*** Opening SUPPLIED INFORMATION ***

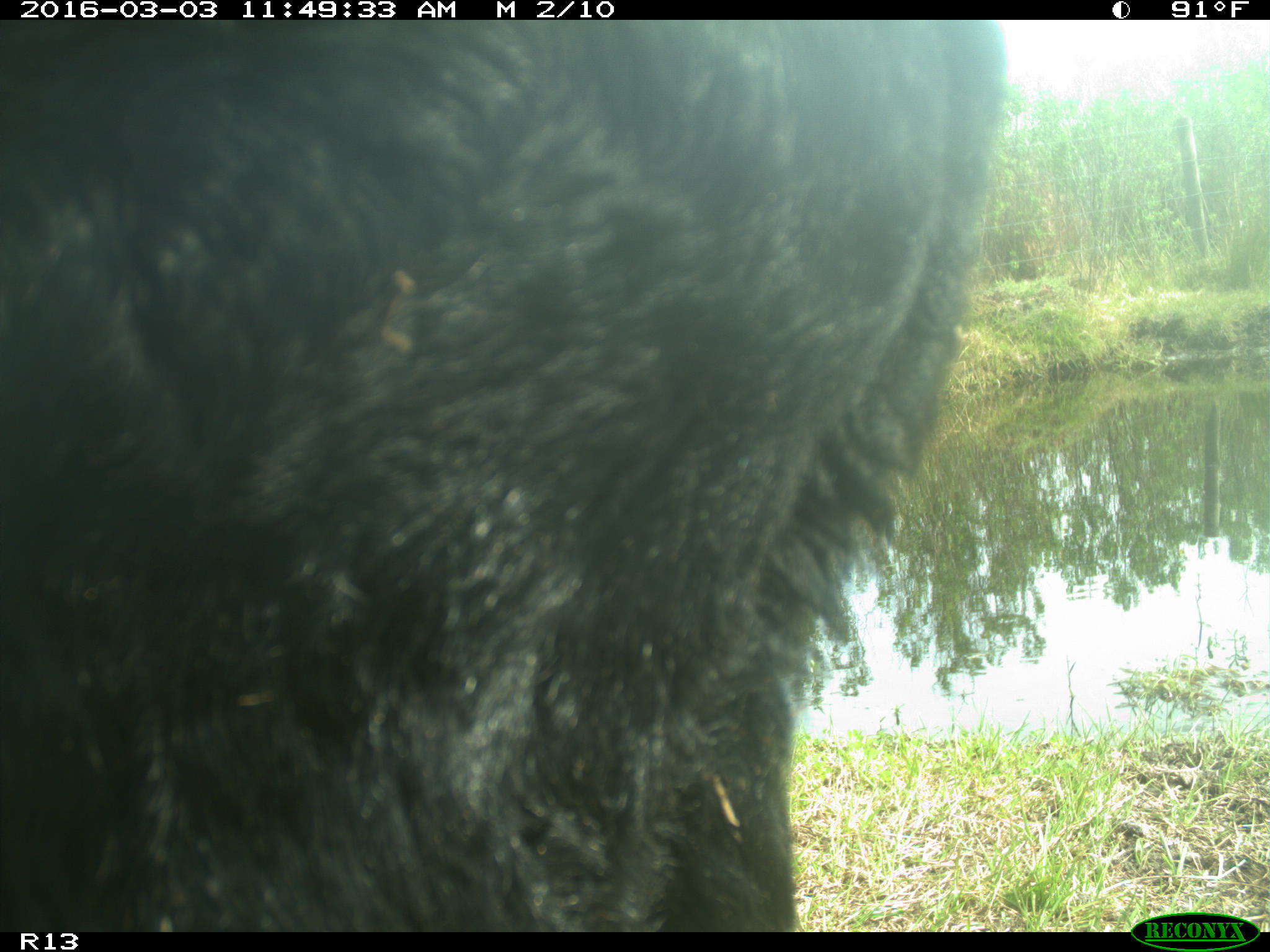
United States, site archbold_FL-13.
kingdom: Animalia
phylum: Chordata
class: Mammalia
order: Artiodactyla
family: Bovidae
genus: Bos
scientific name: Bos taurus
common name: domestic cow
Bos taurus (domestic cow).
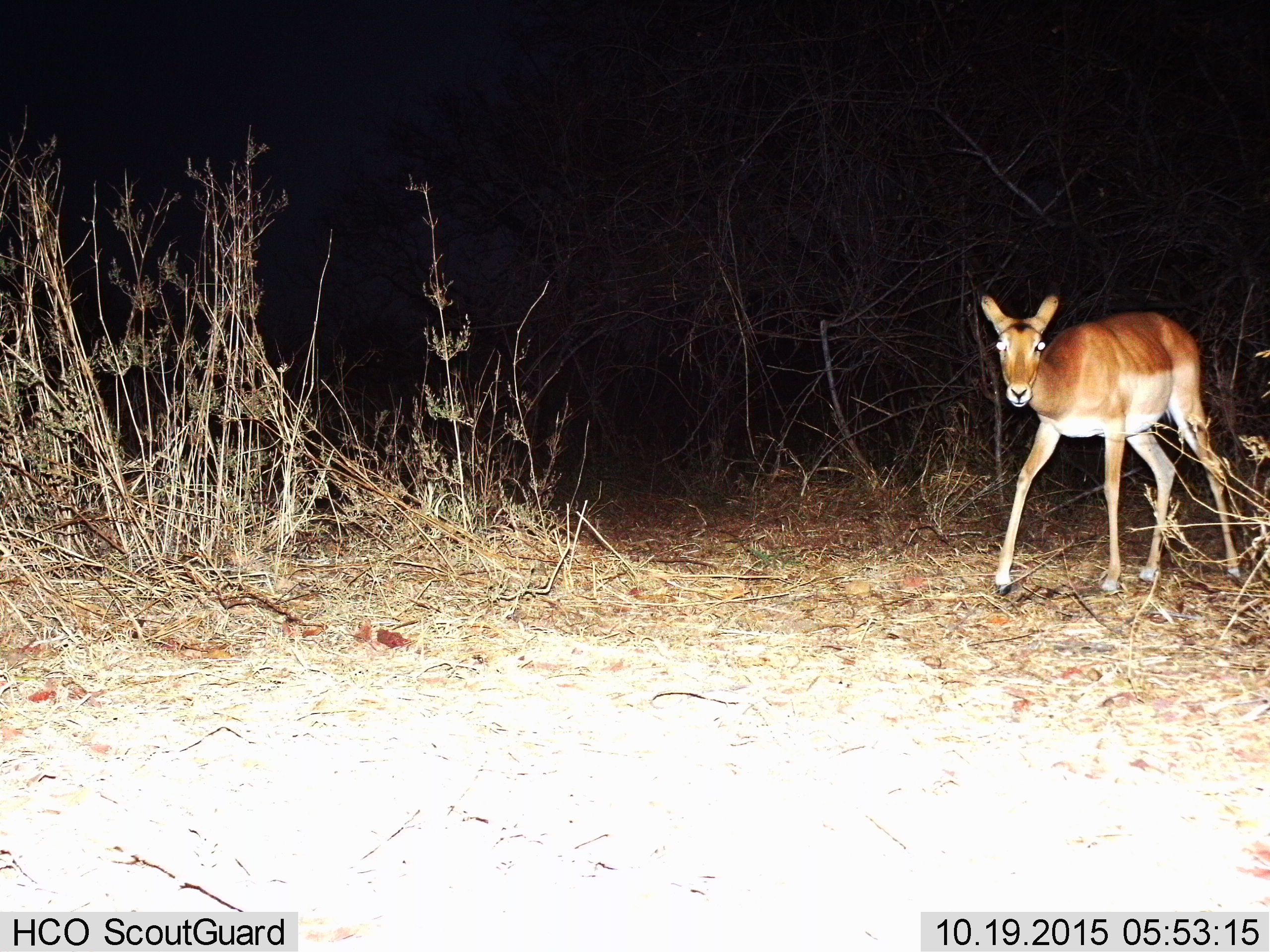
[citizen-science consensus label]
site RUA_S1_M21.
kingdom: Animalia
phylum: Chordata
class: Mammalia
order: Artiodactyla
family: Bovidae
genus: Aepyceros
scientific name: Aepyceros melampus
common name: impala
Impala (Aepyceros melampus), count 1. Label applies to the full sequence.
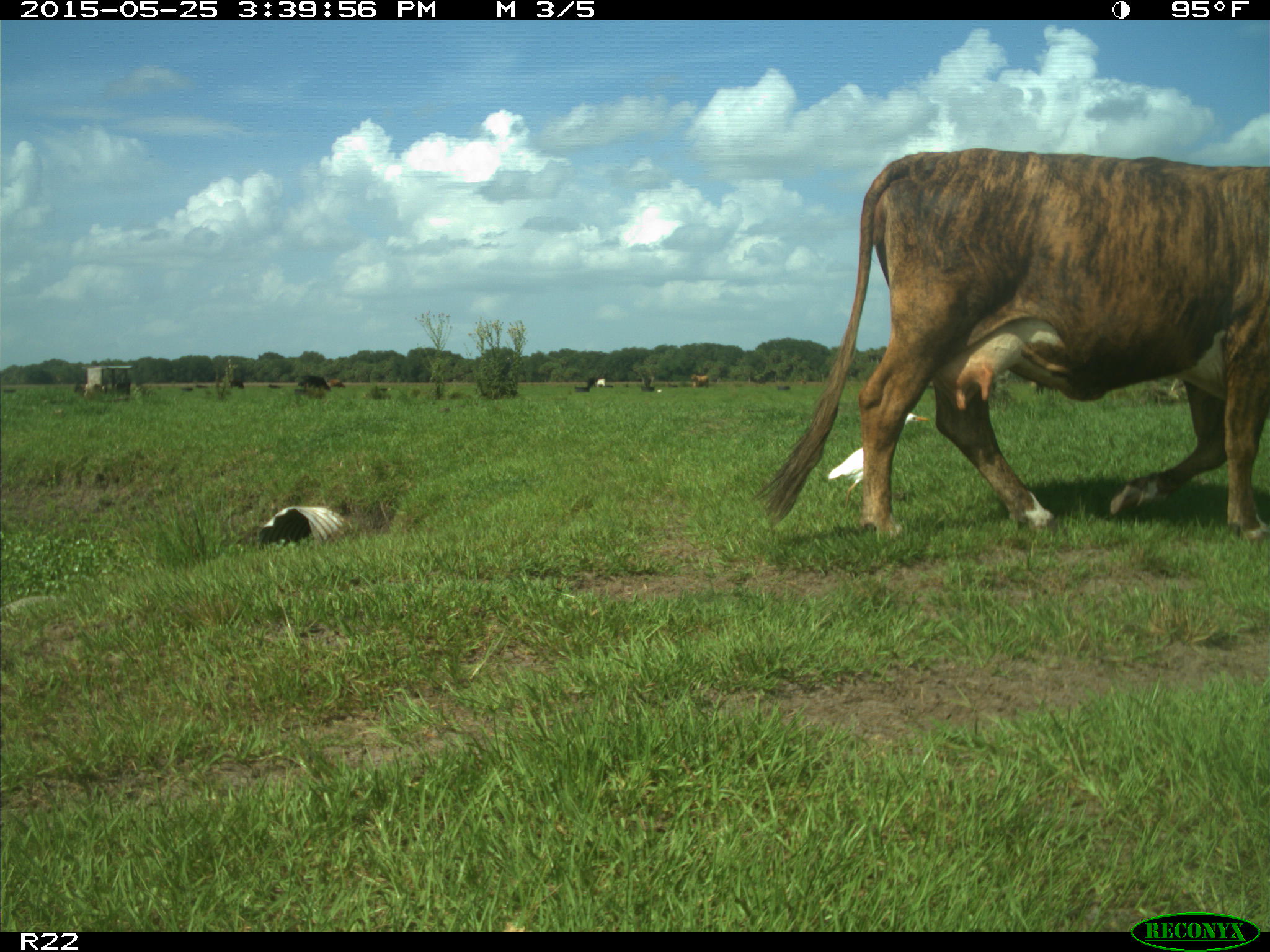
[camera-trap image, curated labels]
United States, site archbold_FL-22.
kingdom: Animalia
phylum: Chordata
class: Mammalia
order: Artiodactyla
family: Bovidae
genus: Bos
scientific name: Bos taurus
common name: domestic cow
Bos taurus (domestic cow).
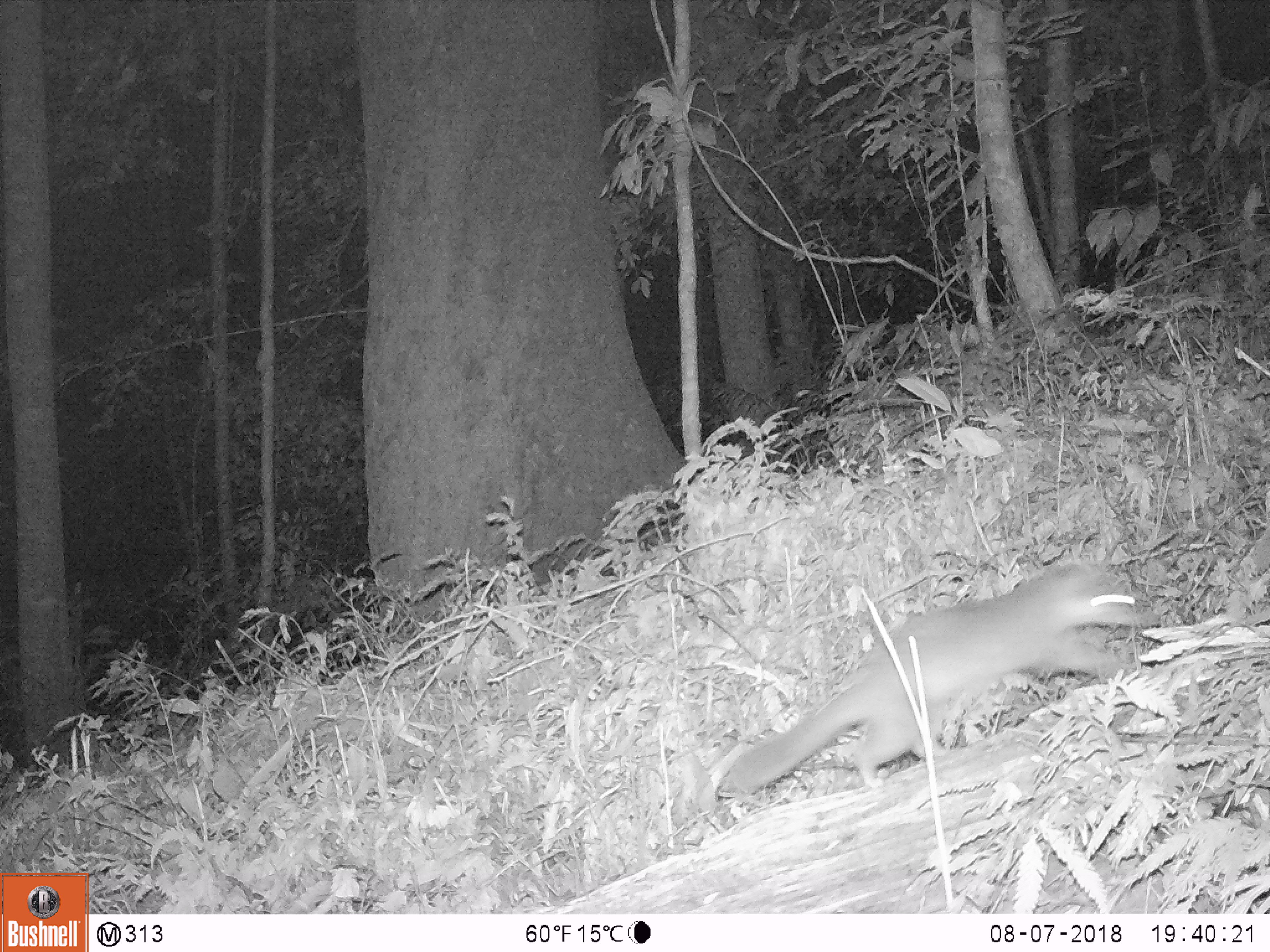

*** Closing SUPPLIED INFORMATION ***

◆ EXERCISE GOAL
Search the data for "States". Copy every line that has it.

◆ RESPONSE BOX
United States, site archbold_FL-13.
United States, site archbold_FL-22.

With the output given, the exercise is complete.